◆ What to produce ◆
Rewrite the material from its first line through the line containing "Сандалии AGSDON One-Strap", both included, putting "Refrigerator" in place of "Fridge" and keeping everything else the same. Leave the pictures out.

##############################

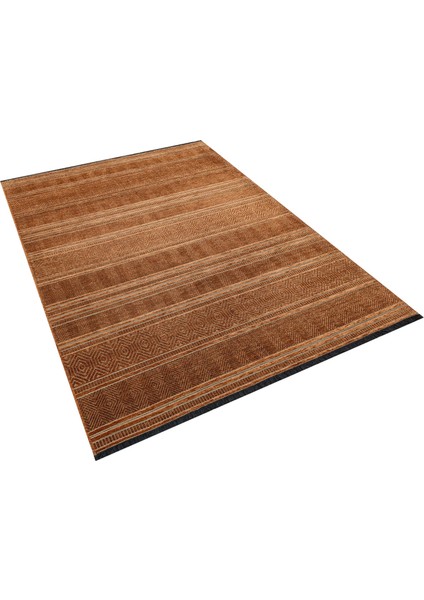 Atlanta Kiremit Geometrik Etnik Modern Desenli Hav Vermeyen Leke Tutmayan Kolay Temizlenen Yumuşak Makine Salon Yolluk Mutfak Halı fiyatları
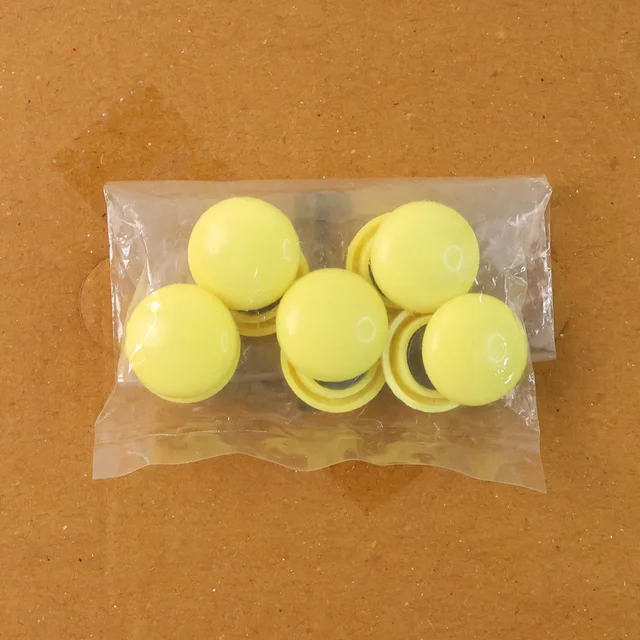 Fridge Magnets – Strong Round Push-Pin Style (10 Pc Set)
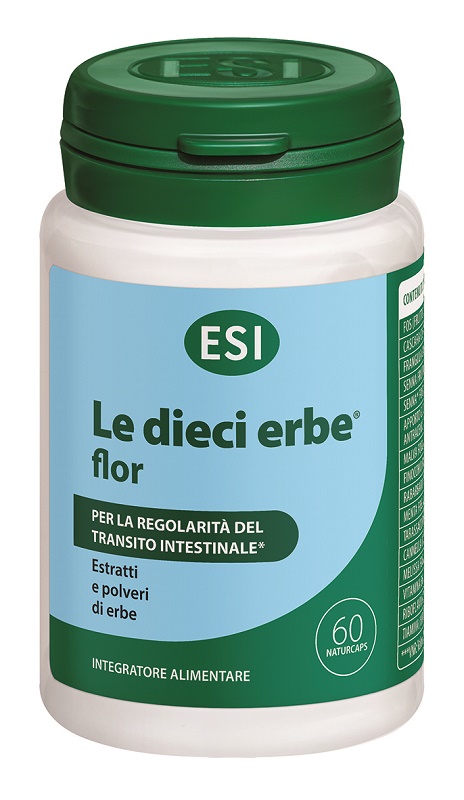 ESI LE DIECI ERBE FLOR 60 CAPSULE - farmasconti.eu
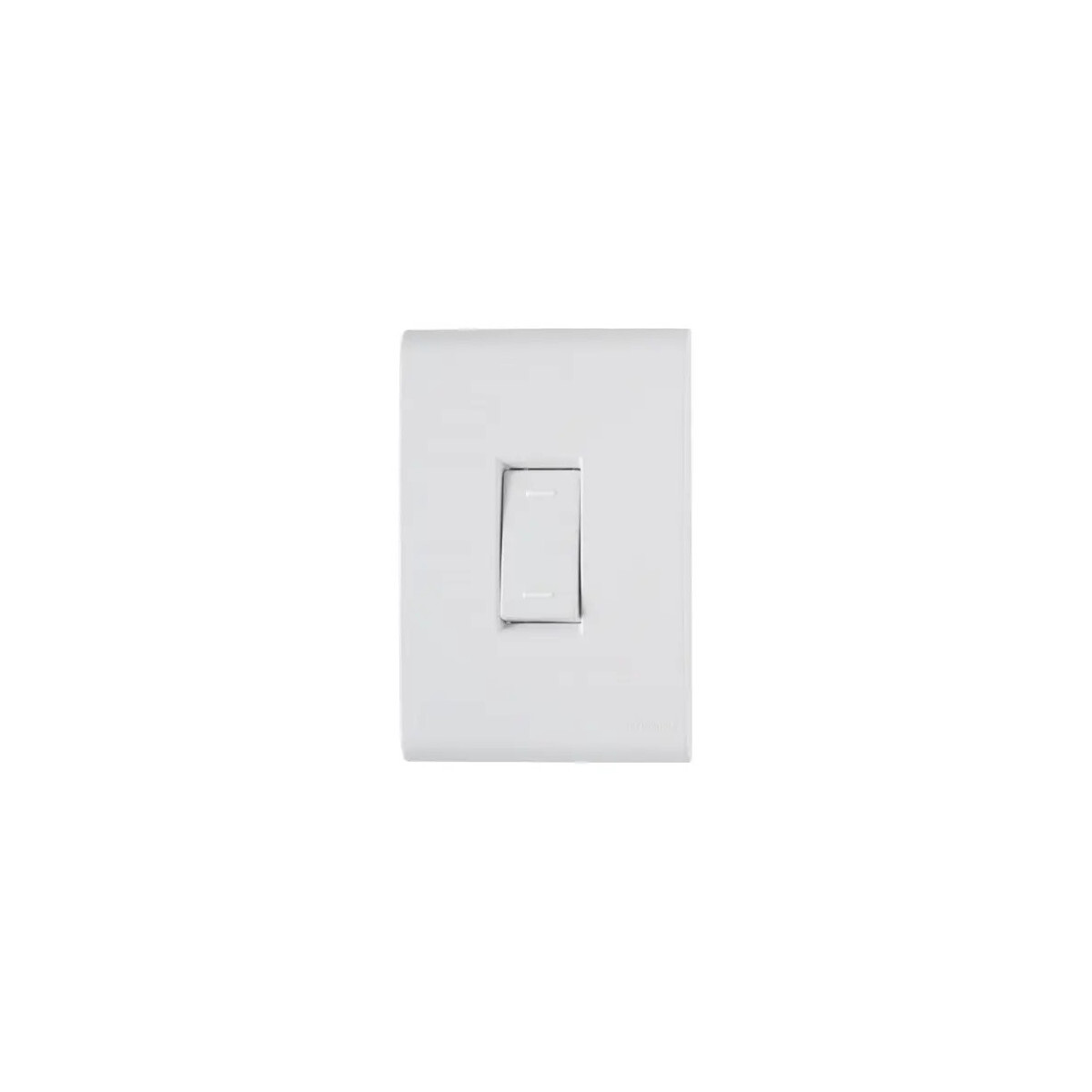 Conjunto 1 Interruptor Paralelo 10a 4x2 Branco Liz Tramontin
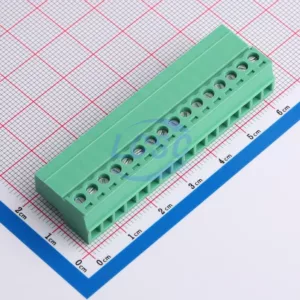 MAX MX15EDGRK-3.81-16P-GN01-Cu-Y-A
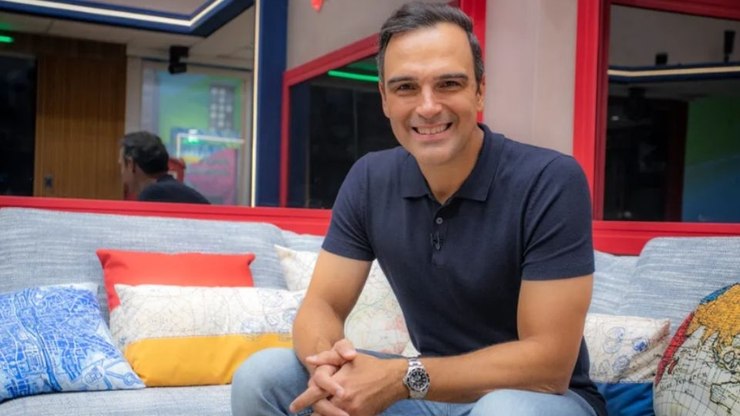 Tadeu Schmidt desabafa sobre cansaço extremo após fim do BBB 26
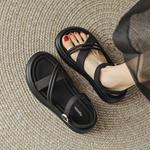 Сандалии AGSDON One-Strap Sandals Women's, черный - фото 11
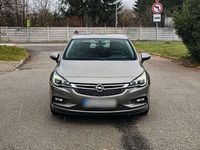 Gebraucht Opel Astra Edition 110 PS (80 kW) 2016 Grau Limousine
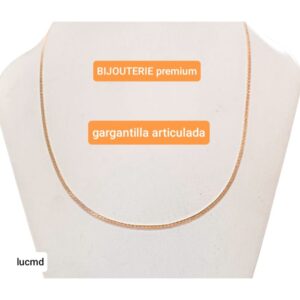 Gargantilla articulada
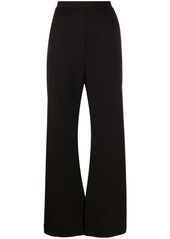 Maison Margiela trompe-l'oeil wide-leg trousers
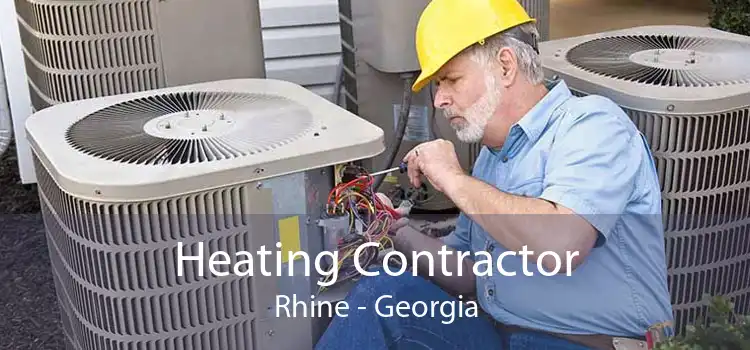 Heating Contractor Rhine - Georgia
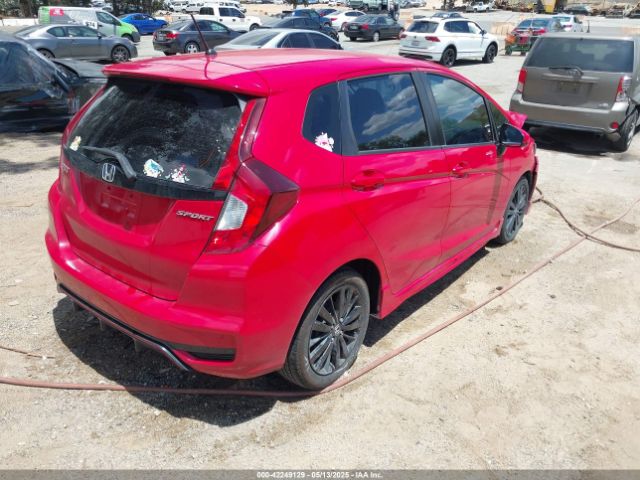 3HGGK5H69LM725128 Honda Fit Sport
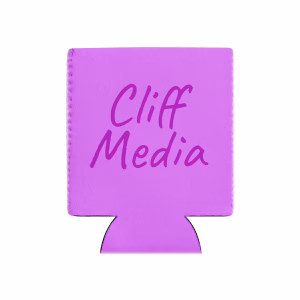 Cliff Media Can Coozie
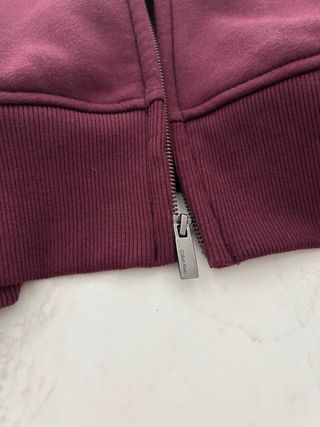 Calvin Klein Felpa Morada Talla xxl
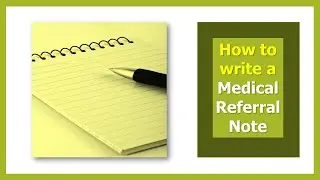 How to write a medical referral form | Bangla | Dr. Habibur Rahim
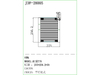 Car Air Conditioner Evaporator Core with Factory Price for Venucia T70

##############################

◆ Task output ◆
 Atlanta Kiremit Geometrik Etnik Modern Desenli Hav Vermeyen Leke Tutmayan Kolay Temizlenen Yumuşak Makine Salon Yolluk Mutfak Halı fiyatları
 Refrigerator Magnets – Strong Round Push-Pin Style (10 Pc Set)
 ESI LE DIECI ERBE FLOR 60 CAPSULE - farmasconti.eu
 Conjunto 1 Interruptor Paralelo 10a 4x2 Branco Liz Tramontin
 MAX MX15EDGRK-3.81-16P-GN01-Cu-Y-A
 Tadeu Schmidt desabafa sobre cansaço extremo após fim do BBB 26
 Сандалии AGSDON One-Strap Sandals Women's, черный - фото 11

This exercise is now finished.